__Extracted text__.
━━━
The Meaning of Christmas

By Reverend Chuck Currie of Portland, Oregon. Chuck is the interim minister of Parkrose Community United Church of Christ in NE Portland. He also blogs at ChuckCurrie.com.

Each year we retell the story of the birth of Jesus. It is a 2,000 year old story of hope and promise that inspires even today. The Gospel of Luke tells of his birth (2:7 NRSV):

"And she gave birth to her firstborn son and wrapped him in bands of cloth, and laid him in a manger, because there was no place for them in the inn."

Christmas comes at a dark time across the world this year. We face a global economic crisis, on-going wars, genocide in Darfur, and, as the anti-poverty group Bread for the World reports, the loss of 16 million children a year due to hunger. Where do we find hope in a moment such as this? What is the real meaning of Christmas in these times?

Perhaps the realities around us will force those of us who are Christians to focus away from the dominant consumer cultural and embrace instead the ideals fundamental in Biblical teaching. Many of the stories contained in the Hebrew Scriptures and the Christian New Testament were written from the perspectives of people not so unlike us – people who were fearful of uncertain times, battered by war, and hungry for change – and who found hope in a God who offered the prophets and Jesus himself as guides and partners in their journeys out of the wilderness.

One of the central teachings of both the Hebrew and Christian traditions comes from the Prophet Isaiah (58:10 NRSV):

"...if you offer your food to the hungry
and satisfy the needs of the afflicted,
then your light shall rise in the darkness
and your gloom be like the noonday."

Jesus echoed these words many times over.
━━━
__Given data__.

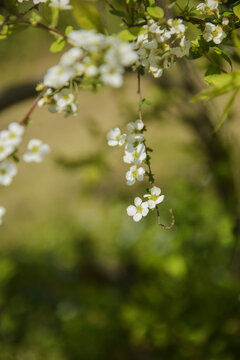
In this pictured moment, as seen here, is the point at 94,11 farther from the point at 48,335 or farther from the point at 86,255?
the point at 86,255

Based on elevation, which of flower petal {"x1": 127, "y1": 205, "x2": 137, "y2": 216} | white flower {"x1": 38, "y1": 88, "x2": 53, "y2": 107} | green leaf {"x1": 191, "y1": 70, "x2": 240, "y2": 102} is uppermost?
green leaf {"x1": 191, "y1": 70, "x2": 240, "y2": 102}

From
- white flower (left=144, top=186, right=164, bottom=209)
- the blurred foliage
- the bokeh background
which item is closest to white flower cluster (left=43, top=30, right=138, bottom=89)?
white flower (left=144, top=186, right=164, bottom=209)

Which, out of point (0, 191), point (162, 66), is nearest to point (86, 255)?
point (0, 191)

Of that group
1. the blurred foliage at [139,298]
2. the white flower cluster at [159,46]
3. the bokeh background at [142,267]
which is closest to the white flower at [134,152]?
the white flower cluster at [159,46]

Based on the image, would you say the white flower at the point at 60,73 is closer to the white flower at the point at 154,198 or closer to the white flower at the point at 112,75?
the white flower at the point at 112,75

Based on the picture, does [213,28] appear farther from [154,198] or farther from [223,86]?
[154,198]

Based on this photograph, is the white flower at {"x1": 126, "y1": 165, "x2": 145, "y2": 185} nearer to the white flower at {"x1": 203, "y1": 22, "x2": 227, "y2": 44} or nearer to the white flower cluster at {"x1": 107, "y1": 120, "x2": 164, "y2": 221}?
the white flower cluster at {"x1": 107, "y1": 120, "x2": 164, "y2": 221}
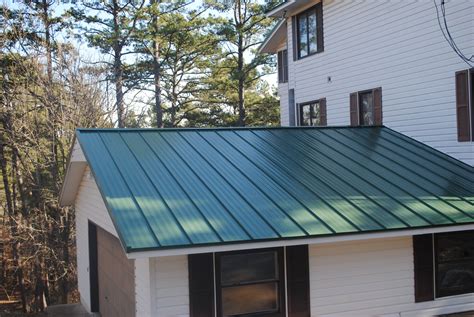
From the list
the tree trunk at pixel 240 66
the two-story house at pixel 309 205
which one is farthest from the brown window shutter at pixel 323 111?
the tree trunk at pixel 240 66

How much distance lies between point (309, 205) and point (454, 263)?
2947mm

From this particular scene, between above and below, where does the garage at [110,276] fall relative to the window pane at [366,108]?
below

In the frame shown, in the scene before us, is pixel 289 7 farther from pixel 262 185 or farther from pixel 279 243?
pixel 279 243

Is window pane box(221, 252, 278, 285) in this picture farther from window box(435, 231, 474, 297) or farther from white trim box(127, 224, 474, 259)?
window box(435, 231, 474, 297)

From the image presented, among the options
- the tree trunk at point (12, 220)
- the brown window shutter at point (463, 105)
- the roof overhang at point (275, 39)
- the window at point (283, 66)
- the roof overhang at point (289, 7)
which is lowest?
the tree trunk at point (12, 220)

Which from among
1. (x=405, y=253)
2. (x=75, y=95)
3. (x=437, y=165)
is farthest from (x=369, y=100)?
(x=75, y=95)

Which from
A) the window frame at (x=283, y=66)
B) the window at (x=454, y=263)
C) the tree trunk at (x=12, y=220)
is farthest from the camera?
the tree trunk at (x=12, y=220)

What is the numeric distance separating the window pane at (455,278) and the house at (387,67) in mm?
2648

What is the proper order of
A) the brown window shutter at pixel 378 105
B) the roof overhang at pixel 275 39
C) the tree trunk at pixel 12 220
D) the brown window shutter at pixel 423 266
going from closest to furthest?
the brown window shutter at pixel 423 266 → the brown window shutter at pixel 378 105 → the roof overhang at pixel 275 39 → the tree trunk at pixel 12 220

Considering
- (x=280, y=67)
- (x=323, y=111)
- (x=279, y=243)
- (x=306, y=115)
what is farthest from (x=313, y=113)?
(x=279, y=243)

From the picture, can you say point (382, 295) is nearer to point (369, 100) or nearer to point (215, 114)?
point (369, 100)

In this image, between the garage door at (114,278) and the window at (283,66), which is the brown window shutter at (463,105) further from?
the window at (283,66)

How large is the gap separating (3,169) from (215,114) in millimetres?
11927

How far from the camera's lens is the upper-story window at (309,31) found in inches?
637
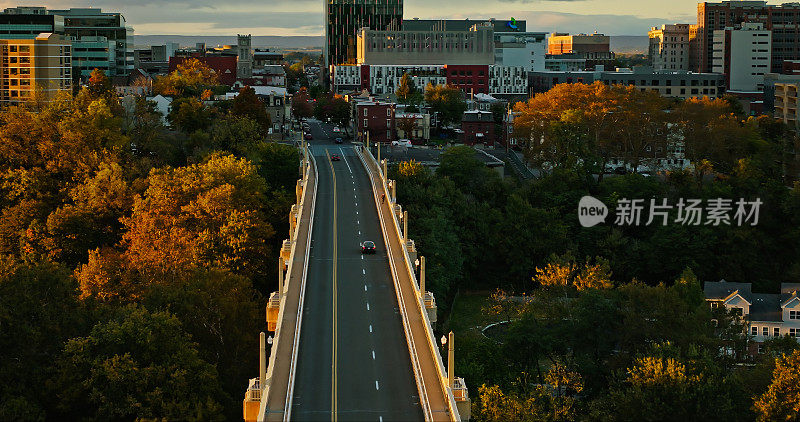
━━━
__Directions for this task__. Output the Christmas essay's text exactly, starting with "Perhaps the realities" and going on through "many times over.". Rely only on the text to complete this work.

__Written answer__.
Perhaps the realities around us will force those of us who are Christians to focus away from the dominant consumer cultural and embrace instead the ideals fundamental in Biblical teaching. Many of the stories contained in the Hebrew Scriptures and the Christian New Testament were written from the perspectives of people not so unlike us – people who were fearful of uncertain times, battered by war, and hungry for change – and who found hope in a God who offered the prophets and Jesus himself as guides and partners in their journeys out of the wilderness.

One of the central teachings of both the Hebrew and Christian traditions comes from the Prophet Isaiah (58:10 NRSV):

"...if you offer your food to the hungry
and satisfy the needs of the afflicted,
then your light shall rise in the darkness
and your gloom be like the noonday."

Jesus echoed these words many times over.